Things to do ->
**a.** Return the passage on systems of equations verbatim, starting at "For example, let’s" and ending at "lines is (5, 2).".
**b.** Write the next part of the passage on systems of equations, beginning after its final sentence.

Text shown ->
────────────────

Image by Matthew Henry
How do meteorologists forecast the weather? They use systems of equations.
Sometimes you encounter a problem that requires more than one related equation in order to solve for all of the unknowns. These equations form a system, meaning that the equations all share the same variables. Not every equation in a system has to have all of the variables — there just has to be enough overlap for you to solve.
One common system of equations that you will run into includes one equation for the total number of items you have and another equation for the total price you paid for all of the items. Most of the systems that you will run into on the ACT® will consist of linear equations, which have a highest exponent of 1 and graph as a line (ex: y = 2x + 5). You might also see systems that include one or more quadratic equations, which have a highest exponent of 2 and graph as a U-shaped parabola (\( y = 3x^2 + 6 \)). These might not be all of the kinds of equations you’ll see in a system, but they are the most common.
Ways to solve
If you’re trying to solve a problem with more than one unknown, the rule of thumb is that you need as many different equations as you have unknowns in order to solve for everything. For example, if you don’t know the values of x and y, you would need two equations to solve for both x and y.
One of the interesting things about systems of equations is that there are lots of ways to solve them. Here are four approaches that you can use:
Graphing: A graphing calculator can help you visualize a system of equations. You can also use Desmos to graph equations for free. If a problem asks you to find whether two or more equations intersect, plugging them into a graphing calculator often can be easier and faster than going through a lot of algebra by hand. This strategy can also be useful if your numbers are difficult to manipulate.
For example, if you are asked whether \(5x – 3y = 7\) and \( x^2 + 3 \) intersect, because the equations are two different types (one linear equation, one quadratic equation), it is probably fastest to graph that system.
From this graph, it is easy to see that the two equations don’t intersect (there is no real solution to the system).
You can use this same strategy if you are given a real-world scenario. You can assign x and y to values you don’t know, then find out what they are by looking for the intersection point of the equations in your system on a graph.
For example, let’s say your friend went online stress shopping before finals and bought 7 pairs of flip flops. All of the flip flops are either yellow or green (your friend’s favorite colors). Each pair of yellow flip flops cost $18.00, and each pair of green flip flops cost $21.00 (including shipping). If you friend spent $141, how many green flip flops did they buy?
You can solve this a number of ways, but one approach is to say that yellow flip flops = y and green flip flops = x (or the other way around — you just have to stay consistent across equations). Then, write a system of equations and graph it:
x green + y yellow = 7 total pairs
$21x + $18y = $141
If you graph x + y = 7 and 21x + 18y = 141, you can see that the intersection point of the two lines is (5, 2).
This means that your friend bought 5 green pairs of flip flops, because you wrote your equations with the x value standing for green flip flops.

────────────────

Data section ->
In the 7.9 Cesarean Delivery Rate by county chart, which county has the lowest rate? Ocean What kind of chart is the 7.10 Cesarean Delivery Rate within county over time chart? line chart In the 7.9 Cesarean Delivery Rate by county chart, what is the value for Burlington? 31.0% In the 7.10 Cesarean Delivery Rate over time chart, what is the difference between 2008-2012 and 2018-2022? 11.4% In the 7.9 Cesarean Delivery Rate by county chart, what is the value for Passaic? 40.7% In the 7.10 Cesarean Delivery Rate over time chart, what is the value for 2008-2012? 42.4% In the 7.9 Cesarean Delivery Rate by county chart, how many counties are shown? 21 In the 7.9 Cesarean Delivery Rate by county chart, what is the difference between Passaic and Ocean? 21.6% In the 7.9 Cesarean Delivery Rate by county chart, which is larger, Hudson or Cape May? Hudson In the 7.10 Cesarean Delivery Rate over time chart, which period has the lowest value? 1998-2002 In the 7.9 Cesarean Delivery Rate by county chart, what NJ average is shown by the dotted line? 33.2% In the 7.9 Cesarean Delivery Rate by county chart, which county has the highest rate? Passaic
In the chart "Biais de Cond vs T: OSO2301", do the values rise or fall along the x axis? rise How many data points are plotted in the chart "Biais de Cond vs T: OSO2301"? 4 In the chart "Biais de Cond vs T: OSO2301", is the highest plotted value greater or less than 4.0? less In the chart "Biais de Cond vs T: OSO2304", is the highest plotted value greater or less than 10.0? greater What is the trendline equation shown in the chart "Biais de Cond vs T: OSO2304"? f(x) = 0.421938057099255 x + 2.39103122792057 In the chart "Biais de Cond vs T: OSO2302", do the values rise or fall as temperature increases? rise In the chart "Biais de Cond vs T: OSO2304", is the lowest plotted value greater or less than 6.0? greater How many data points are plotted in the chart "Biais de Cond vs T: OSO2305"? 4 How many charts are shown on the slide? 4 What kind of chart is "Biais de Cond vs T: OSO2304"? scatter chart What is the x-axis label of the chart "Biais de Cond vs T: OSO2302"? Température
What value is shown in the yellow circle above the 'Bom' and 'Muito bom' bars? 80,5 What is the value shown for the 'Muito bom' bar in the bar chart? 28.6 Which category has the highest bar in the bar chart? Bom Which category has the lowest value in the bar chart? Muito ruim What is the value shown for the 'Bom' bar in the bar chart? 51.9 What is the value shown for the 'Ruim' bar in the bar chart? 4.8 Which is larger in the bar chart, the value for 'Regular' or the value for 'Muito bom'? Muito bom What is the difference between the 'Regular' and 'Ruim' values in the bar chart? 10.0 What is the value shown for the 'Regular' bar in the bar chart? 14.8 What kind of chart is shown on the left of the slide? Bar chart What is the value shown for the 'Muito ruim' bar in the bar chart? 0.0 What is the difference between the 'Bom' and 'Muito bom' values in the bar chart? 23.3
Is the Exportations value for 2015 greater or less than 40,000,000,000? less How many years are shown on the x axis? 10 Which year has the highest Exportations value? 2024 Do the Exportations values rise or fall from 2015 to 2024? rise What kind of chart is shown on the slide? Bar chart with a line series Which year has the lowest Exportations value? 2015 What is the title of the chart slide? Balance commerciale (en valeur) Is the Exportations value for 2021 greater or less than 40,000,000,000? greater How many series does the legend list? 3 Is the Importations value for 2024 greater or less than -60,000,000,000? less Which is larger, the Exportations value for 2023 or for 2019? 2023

────────────────

Numbered responses ->
**a.**
For example, let’s say your friend went online stress shopping before finals and bought 7 pairs of flip flops. All of the flip flops are either yellow or green (your friend’s favorite colors). Each pair of yellow flip flops cost $18.00, and each pair of green flip flops cost $21.00 (including shipping). If you friend spent $141, how many green flip flops did they buy?
You can solve this a number of ways, but one approach is to say that yellow flip flops = y and green flip flops = x (or the other way around — you just have to stay consistent across equations). Then, write a system of equations and graph it:
x green + y yellow = 7 total pairs
$21x + $18y = $141
If you graph x + y = 7 and 21x + 18y = 141, you can see that the intersection point of the two lines is (5, 2).

**b.**
Setting Equal: If it is easier to solve a system by hand, then setting two equations equal to each other is one way to find intersection point(s). Use this strategy if a question says that two equations should have equal value.
For example, let’s say you are comparing memberships for the gym. One is $15 per month with a $30 sign up fee, and the other is $13 per month with a $40 sign up fee. If you want to know when the memberships will cost the same amount, write two equations, then set them equal to each other. The two membership plans’ costs can be expressed with the following expressions, where n is the number of months from when you signed up.
Plan 1: 15*n + 30
Plan 2: 13*n + 40
Set these two expressions equal to each other.
15n + 30 = 13n + 40
Combine like terms.
2n = 10
Solve for n.
n = 5 months.
Substitution: A common method of solving a system of equations is to solve for a variable in terms of the others in one equation and then substitute this expression into the other equation. This method is most useful when one of your equations is easy to manipulate.
For example, let’s say you know that x – y = 9 and you want to find out what x + y equals if 12x – 10y – 2 = 100.
Manipulate the first equation to get x in terms of y.
x = 9 + y
Substitute this expression in for x in the second equation.
12(9 + y) – 10y – 2 = 150
108 + 12y – 10y = 152
2y = 44
y = 22
Now, plug y = 22 into the first equation and solve for x.
x – 22 = 9
x = 31
Finally, we can add x and y to get our answer.
31 + 22 = 53
Elimination: Elimination involves adding two equations together and knocking out an unknown in the process. This is a useful approach if it is easy to make a variable in two equations have the same coefficient with opposite signs (like 3x and -3x). This only works with linear equations, so don’t use this strategy for quadratic equations.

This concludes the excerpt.